→ **Selected passage**:
Hearts are special to me. I’m the valentineRD because I’m born on Valentine’s Day. Whether you like Valentine’s Day or not, hearts abound in February. February is Heart Disease Awareness month. You may have heard of the national “Go Red For Women” campaign to bring awareness to heart disease in women but my first guest poster, Rachael Faught, wants to tell you more about the significance of February 7th – 14th during American Heart Month.
I am more than honored that my friend Rachael has chosen to tell her story and let her dual worlds collide (she writes two very different blogs) here at thevalentineRD.
Greetings and salutations. I’m Rachael Faught and I run the food, travel and event blog Glass of Win. By trade, I am a writer – a good gig if and when I can get it. My career, however, is a long and arduous body of work; a life calling that has was thrust upon me at birth, nearly 31 years ago. I am a Professional Patient. I was born with the #1 birth defect in the world: a congenital heart defect. Transposition of the great arteries and ventricular septal defect with a heart that sits center-right stage (we’re kind of a showboat), to be precise. I am legally recognized as disabled, though you’d never know it by merely looking at me. Invisible Illnesses are tricky like that. Hence, invisibility.

→ **Record excerpts**:
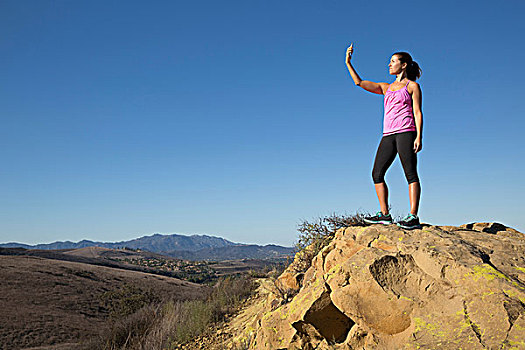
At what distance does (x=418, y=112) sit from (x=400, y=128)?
30 cm

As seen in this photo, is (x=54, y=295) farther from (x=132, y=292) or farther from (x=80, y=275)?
(x=80, y=275)

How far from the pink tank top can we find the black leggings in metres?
0.08

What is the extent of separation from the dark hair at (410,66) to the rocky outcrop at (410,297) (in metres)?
2.21

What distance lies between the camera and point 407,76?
5215 mm

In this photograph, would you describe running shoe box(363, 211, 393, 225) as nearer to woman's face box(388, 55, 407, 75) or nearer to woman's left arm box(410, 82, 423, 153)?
woman's left arm box(410, 82, 423, 153)

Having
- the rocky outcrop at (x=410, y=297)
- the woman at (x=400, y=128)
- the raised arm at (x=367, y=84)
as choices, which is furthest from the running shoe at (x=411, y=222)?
the raised arm at (x=367, y=84)

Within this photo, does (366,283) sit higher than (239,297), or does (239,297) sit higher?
(366,283)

→ **Instructions**:
- A) According to the heart-month guest post, what blog does Rachael Faught run?
- B) Rewrite everything in the heart-month guest post from "I am more than" down to "that. Hence, invisibility.", putting "Lifelong Patient" in place of "Professional Patient".

→ **List of solutions**:
- A) She runs Glass of Win, a food, travel and event blog.

- B)
I am more than honored that my friend Rachael has chosen to tell her story and let her dual worlds collide (she writes two very different blogs) here at thevalentineRD.
Greetings and salutations. I’m Rachael Faught and I run the food, travel and event blog Glass of Win. By trade, I am a writer – a good gig if and when I can get it. My career, however, is a long and arduous body of work; a life calling that has was thrust upon me at birth, nearly 31 years ago. I am a Lifelong Patient. I was born with the #1 birth defect in the world: a congenital heart defect. Transposition of the great arteries and ventricular septal defect with a heart that sits center-right stage (we’re kind of a showboat), to be precise. I am legally recognized as disabled, though you’d never know it by merely looking at me. Invisible Illnesses are tricky like that. Hence, invisibility.